No sabría decir exactamente qué era, pero me inquietaba. Akira gruñó en voz baja en mi mente, en alerta.

Forcé una sonrisa. —Gracias por lo que has dicho antes.

—Por supuesto. Tu trabajo fue increíble.

Hudson se acercó a mí y me cogió la mano. —Ya está todo solucionado.

Asentí.

—Vamos.

Asintió cortésmente a Rowan y empezó a caminar.

Los tacones de Octavia resonaban detrás de nosotros. —Ustedes me llevan de vuelta al hotel. Mi coche se ha averiado, y mi asistente y mi chófer han ido a que lo arreglen.

—De acuerdo —dijo Hudson, sin bajar el ritmo.

Pude sentir la mirada de Rowan sobre nosotros hasta que salimos.

«Lo miraba como si fuera su presa», refunfuñó Akira. «No me gusta».

«A mí tampoco», admití en silencio.

Después de cenar, Hudson dejó a Octavia en su hotel y luego volvimos a la casa del río.

Me acurruqué en el sofá del salón, navegando por mi móvil.

Mi número de seguidores se estaba disparando, creciendo incluso más rápido que cuando Octavia me etiquetó el mes pasado.

Los comentarios llegaban a raudales, la mayoría preguntando por la nueva colección, cuándo habría existencias e información sobre los pedidos anticipados.

Respondí a tantos como pude.

Cinco minutos se convirtieron en treinta, y luego en una hora.

Hudson entró, me miró durante dos segundos y luego me cogió en brazos.

—Se acabó el tiempo de pantalla —murmuró, subiéndome por las escaleras.

Sentí que Akira cedía juguetonamente a la autoridad del lobo más grande.

No nos quedamos mucho más tiempo en la casa del río.

Unos días después, hicimos las maletas y regresamos a Ciudad Highrise.

La noche antes de irnos, Tristan Tristan apareció en la casa.

Sacó una foto satinada.

—He descubierto quién pagó a la Dra. DuBois —dijo—. Solo hablaron por internet, nunca se vieron en persona. Pero la policía rastreó la transferencia. La cuenta pertenece a este tipo.

Me incliné para ver mejor.

El hombre de la foto tenía el pelo canoso y los hombros encorvados.

Su chaqueta estaba arrugada y era demasiado grande.

Sesenta años, quizá más.

Hudson me miró. —Lo conoces.

Negué con la cabeza. —No lo he visto en mi vida.

Se quedó mirando la foto durante un buen rato, con los dedos apretados con fuerza contra el borde de la mesa.

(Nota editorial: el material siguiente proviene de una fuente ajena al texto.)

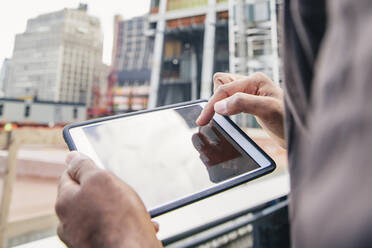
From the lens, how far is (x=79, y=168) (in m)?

—Qué raro —dijo finalmente—, ¿por qué gastar tanto para ir a por ti? Seiscientos mil no es calderilla.

—Y no parece alguien que haya tenido nunca esa cantidad de dinero —asentí—. Alguien podría haber usado su cuenta. Podría ser solo una tapadera.

—Esto va a llevar tiempo. —Tristan se rascó la cabeza—. Las investigaciones internacionales son una pesadilla. Puede que no consiga respuestas claras a corto plazo.

—Entonces, haz de esto tu máxima prioridad —dijo Hudson, mientras su autoridad de Alpha se filtraba en su voz—. Si puedes encargarte de esto, te garantizo que Ahmed te dará ese ascenso del que tanto te has estado quejando.

Tristan se enderezó como si le hubiera dado una descarga. —¡Sí, sí, por supuesto!

A la mañana siguiente, volamos de vuelta al Aeropuerto de Ciudad Highrise.

Hablamos del caso en el avión.

—Apuesto a que fue alguna niñata mimada de mi grupo del concurso —dije, estirándome en mi asiento.

Pero Hudson no parecía convencido.

—No podemos hacer mucho hasta que sepamos más —dijo, con aire pensativo.

En cuanto bajamos del avión, un viento helado me atravesó la ropa.

Akira se estremeció dentro de mí. «Había olvidado lo crudo que es el clima aquí».

«Bienvenida a casa», pensé con sequedad. «Ciudad Highrise nunca decepciona con su clima».